Yesterday, I went to the Bao’an Archives Office (深圳市宝安区档案馆) and met with one of the editors of the Bao’an Gazetteer (宝安史志).

The conversation turned to the paradoxical dependency of historical narratives on a sense of immortal China and actual historical archives. This paradox might be glossed as a contradiction between “emotional” and “documented” history. On the one hand, patriotism, tradition, and the deep history of Han settlement anchors the idea of “Shenzhen history”. The emotional sense that Shenzhen is and has always been part of “China” is created through a narrative that links the history of Xin’an Ancient City, for example, is written with respect to the area’s integration into the Eastern Jin Dynasty and the development of the imperial salt monopoly. Thus, ongoing political restructuring — beginning with contemporary Shenzhen and arriving at the Eastern Jin via Bao’an, Xin’an, and Dongguan — is rewritten as evidence of the city’s ongoing participation in something that might be glossed as “eternal China”.

地图-东晋东官郡、宝安县示意图
This map is of the Eastern Jin when Nantou City was the prefectural seat of the Guangdong Eastern Prefecture (东晋东官郡), including present day Dongguan City, Shenzhen, and Hong Kong.

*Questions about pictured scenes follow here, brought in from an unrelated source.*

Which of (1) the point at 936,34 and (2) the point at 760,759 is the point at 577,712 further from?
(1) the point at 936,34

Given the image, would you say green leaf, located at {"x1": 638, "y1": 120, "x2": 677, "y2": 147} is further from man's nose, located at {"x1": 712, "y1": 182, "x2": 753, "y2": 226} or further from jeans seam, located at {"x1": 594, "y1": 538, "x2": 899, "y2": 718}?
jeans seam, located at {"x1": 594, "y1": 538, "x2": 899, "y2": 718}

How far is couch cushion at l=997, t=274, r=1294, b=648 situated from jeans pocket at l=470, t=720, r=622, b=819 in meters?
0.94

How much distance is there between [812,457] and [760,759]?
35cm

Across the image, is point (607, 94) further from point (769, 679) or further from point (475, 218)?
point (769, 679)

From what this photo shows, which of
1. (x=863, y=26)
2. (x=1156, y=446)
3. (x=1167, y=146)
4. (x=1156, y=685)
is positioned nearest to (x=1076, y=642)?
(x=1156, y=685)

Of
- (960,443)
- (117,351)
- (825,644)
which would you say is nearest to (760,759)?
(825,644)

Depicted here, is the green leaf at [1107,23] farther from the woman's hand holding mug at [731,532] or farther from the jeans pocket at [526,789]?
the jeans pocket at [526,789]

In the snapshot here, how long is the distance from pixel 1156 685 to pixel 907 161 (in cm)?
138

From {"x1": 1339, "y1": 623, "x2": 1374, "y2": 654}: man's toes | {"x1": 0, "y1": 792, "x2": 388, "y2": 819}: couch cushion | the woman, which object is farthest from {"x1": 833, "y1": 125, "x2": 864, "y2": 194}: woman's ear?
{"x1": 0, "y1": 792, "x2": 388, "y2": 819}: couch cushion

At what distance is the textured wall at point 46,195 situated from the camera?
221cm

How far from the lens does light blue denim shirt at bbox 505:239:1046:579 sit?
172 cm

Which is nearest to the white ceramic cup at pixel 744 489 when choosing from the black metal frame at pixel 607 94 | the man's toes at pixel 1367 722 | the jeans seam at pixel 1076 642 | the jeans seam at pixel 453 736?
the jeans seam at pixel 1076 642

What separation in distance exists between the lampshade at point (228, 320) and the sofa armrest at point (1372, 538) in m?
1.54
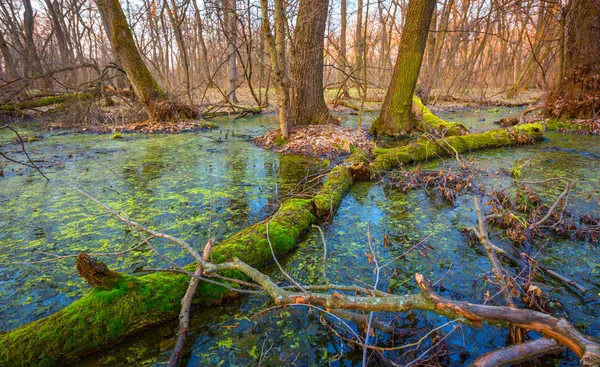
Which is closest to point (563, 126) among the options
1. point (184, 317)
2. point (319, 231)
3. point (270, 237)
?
point (319, 231)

On the other hand, the actual archives to which a historian has access bureau is an artifact of political restructurings and the concomitant shifting of administrative borders. The question of land titles (地契) that were issued during early land reform (1950-52) is an interesting case in point. Originally, all Bao’an county land titles were held in Huizhou City, which administered the county from 1950-1979. These land titles, of course, became void during collectivization movements (second half of 1950s) and land holdings shifted from individuals to collectives. Consequently, during the 1980s household responsibility system (家庭联产承包责任制), land rights were redistributed via collectives. Nevertheless, in the early 1980s, the land titles were sent to Bao’an, where they are incomplete, but nevertheless have been increasingly used by villagers to make land claims.

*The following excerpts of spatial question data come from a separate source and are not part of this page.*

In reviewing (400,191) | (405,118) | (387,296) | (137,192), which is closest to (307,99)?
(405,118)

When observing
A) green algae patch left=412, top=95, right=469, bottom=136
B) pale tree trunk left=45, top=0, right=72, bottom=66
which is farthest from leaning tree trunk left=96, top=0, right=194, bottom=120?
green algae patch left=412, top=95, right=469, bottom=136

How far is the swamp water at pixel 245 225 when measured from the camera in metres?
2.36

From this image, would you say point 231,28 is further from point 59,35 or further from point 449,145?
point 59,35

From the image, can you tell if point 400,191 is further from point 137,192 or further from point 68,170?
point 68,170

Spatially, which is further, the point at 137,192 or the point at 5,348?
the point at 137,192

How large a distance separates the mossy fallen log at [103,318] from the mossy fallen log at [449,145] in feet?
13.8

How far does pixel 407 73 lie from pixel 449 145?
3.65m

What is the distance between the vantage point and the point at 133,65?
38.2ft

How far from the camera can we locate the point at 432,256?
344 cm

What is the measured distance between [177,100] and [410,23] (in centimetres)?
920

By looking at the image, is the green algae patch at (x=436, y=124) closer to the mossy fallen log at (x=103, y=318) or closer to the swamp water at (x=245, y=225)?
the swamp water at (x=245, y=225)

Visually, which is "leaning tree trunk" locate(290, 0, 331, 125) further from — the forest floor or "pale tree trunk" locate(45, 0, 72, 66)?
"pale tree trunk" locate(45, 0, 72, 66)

The ongoing construction of Shenzhen has further complicated the actual practice of creating viable historical archives. Theoretically, archives have followed administrative hierarchies. In practice, this means that when an administrative unit is promoted and/or redistricted documents have to be moved from one building to another. For example, the transfer of Bao’an land titles from Huizhou to Bao’an. Moreover, the ongoing construction of Shenzhen municipal and district offices means that these archives have not only been packed and sent to another building, where they may or may not have been unpacked, but also during the redistribution boxes of material have been lost.

Our conversation concluded with the recognition that history — as we are writing it in Shenzhen and I suspect elsewhere — turns on context. Are we responding emotionally to patriotic calls? Or are we developing arguments out of extant documents? In either case, here on the ground, the tension between these two extremes serves to buttress both emotional and documentary uncertainties. When we lack a document, we can turn to the hyperbolic understanding that Shenzhen has always been part of China and when we need to assert the truth of our feelings, we can point to these maps, which although now virtual, continue to reassure us that history is not just of our own making.